Spatial distributions of smooth endoplasmic reticulum fragments (SERFs) within boutons. Distributions of the distances between the SERFs and (A) a nearest active zone and (B) other parts of the plasma membrane. C: Normalized density distribution of the SERFs within 100-nm-width concentric cylindrical shells of the plasma membrane. D: Proportions of SERFs that were within 100 nm of plasma membrane in each bouton. Figure conventions are described in Figure 4.

Fig. 6

Spatial distributions of mitochondria (MT) within boutons. Distributions of the distances between the MTs and (A) a nearest active zone and (B) other parts of the plasma membrane.
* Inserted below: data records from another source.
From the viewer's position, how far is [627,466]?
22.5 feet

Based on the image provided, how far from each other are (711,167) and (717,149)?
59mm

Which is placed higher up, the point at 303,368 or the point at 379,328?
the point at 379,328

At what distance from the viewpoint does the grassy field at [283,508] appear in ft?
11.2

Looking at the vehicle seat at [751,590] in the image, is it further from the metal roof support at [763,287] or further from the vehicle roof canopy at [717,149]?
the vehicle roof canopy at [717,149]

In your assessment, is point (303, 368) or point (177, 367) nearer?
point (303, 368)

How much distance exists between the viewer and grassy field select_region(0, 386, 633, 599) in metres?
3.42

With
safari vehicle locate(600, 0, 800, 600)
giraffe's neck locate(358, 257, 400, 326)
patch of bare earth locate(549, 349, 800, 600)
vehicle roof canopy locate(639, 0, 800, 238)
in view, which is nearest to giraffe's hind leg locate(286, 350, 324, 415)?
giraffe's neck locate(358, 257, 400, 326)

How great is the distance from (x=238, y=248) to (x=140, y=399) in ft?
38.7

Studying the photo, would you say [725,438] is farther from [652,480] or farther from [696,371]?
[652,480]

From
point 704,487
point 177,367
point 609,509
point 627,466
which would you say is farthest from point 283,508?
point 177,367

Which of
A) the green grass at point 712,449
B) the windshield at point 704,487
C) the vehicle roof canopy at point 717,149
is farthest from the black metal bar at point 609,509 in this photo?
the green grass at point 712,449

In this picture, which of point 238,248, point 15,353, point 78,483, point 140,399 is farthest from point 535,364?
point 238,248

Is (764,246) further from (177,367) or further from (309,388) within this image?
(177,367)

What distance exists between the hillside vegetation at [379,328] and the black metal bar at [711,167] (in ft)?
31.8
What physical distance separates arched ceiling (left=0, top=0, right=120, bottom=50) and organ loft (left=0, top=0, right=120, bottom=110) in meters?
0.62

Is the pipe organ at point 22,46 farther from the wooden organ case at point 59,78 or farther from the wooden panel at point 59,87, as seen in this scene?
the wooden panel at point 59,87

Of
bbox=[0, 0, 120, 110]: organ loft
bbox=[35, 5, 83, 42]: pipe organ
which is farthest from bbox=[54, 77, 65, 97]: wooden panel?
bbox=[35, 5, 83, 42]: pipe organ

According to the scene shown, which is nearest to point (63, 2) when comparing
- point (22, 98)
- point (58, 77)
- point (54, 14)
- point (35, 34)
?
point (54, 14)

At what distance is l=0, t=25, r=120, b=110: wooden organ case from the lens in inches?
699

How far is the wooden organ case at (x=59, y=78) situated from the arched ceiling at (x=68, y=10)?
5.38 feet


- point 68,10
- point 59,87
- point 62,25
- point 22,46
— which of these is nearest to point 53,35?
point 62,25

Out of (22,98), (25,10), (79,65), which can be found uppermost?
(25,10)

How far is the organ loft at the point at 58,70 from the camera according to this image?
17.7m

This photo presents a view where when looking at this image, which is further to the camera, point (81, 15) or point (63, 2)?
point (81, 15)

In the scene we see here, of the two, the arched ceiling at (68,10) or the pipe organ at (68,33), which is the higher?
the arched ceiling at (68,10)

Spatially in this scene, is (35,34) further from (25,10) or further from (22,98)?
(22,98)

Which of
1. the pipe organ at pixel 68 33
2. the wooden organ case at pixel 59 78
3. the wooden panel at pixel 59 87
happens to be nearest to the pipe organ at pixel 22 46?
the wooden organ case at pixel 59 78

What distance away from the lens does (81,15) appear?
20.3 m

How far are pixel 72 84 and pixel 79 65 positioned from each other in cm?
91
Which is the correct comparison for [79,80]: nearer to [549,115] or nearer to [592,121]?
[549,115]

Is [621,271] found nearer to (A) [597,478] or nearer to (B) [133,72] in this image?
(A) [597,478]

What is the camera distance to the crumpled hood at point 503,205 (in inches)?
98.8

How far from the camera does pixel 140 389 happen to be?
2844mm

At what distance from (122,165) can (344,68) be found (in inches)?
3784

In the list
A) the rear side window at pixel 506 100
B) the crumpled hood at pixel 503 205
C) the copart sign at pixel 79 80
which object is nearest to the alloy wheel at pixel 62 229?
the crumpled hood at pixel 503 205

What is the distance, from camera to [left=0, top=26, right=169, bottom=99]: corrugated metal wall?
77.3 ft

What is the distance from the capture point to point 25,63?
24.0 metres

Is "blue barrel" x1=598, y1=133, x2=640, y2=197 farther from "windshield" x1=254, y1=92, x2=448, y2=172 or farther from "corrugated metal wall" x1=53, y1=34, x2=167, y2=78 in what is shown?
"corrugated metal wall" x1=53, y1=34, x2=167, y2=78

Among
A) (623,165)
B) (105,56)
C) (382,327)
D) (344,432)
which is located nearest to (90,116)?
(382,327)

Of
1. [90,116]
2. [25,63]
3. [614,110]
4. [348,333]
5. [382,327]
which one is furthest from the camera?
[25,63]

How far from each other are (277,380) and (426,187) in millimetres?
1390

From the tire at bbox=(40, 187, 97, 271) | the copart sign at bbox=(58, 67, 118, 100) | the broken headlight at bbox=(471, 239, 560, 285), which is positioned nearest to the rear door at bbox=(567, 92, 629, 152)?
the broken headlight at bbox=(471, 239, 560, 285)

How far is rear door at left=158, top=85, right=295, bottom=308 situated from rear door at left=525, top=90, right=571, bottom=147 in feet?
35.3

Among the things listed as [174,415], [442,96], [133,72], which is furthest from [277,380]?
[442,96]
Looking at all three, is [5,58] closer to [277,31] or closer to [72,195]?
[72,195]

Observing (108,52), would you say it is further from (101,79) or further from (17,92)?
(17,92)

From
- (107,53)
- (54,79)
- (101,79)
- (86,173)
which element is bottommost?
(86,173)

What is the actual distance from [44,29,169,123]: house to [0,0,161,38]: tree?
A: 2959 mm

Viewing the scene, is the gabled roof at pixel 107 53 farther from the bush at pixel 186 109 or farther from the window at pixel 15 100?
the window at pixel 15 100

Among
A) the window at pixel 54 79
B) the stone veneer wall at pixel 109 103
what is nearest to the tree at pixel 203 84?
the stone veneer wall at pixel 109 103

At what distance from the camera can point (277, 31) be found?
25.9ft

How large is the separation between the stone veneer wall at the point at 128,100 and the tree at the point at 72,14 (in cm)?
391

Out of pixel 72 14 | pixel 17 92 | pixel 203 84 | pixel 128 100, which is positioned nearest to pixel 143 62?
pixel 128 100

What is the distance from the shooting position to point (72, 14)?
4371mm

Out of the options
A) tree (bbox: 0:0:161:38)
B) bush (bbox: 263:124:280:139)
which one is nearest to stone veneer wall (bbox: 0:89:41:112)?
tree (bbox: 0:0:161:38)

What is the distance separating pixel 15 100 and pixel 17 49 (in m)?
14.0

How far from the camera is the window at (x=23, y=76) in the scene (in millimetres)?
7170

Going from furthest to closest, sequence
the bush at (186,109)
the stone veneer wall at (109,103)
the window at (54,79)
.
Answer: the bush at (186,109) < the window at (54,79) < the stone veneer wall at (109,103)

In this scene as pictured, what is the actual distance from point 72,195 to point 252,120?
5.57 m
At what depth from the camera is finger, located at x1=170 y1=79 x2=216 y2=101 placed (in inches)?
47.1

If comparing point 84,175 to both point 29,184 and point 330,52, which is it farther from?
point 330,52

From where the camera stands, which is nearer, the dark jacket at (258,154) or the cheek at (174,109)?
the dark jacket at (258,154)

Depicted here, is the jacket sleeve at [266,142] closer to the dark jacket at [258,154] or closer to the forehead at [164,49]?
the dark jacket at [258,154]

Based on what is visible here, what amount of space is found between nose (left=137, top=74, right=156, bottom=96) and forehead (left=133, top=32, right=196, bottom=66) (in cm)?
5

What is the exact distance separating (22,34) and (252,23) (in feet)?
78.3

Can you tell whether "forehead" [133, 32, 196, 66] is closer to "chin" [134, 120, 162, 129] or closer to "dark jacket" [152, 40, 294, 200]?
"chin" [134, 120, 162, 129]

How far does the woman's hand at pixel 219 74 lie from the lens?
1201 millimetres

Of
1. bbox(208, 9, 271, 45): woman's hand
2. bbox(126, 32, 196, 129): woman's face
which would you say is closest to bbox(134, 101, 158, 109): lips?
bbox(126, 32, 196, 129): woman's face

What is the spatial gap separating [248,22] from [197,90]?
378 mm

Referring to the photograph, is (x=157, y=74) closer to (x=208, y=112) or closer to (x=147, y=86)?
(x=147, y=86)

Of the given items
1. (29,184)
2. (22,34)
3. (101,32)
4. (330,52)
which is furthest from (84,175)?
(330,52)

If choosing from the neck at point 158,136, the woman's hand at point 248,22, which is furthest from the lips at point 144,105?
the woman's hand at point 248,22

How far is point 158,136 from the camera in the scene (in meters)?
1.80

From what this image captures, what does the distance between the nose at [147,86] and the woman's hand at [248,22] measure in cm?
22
C: Normalized density distribution of the MTs within 100-nm-width concentric cylindrical shells of the plasma membrane. D: Proportions of MTs that were within 100 nm of plasma membrane in each bouton. Figure conventions are described in Figure 4.

Fig. 7

The total volume of mitochondria and two different estimates of the total volume of the glycogen bodies are plotted against the total volume of the same bouton. Data located on the same dotted vertical line were from a single bouton. The thicknesses used in calculating total glycogen body volume are indicated in parentheses in the key.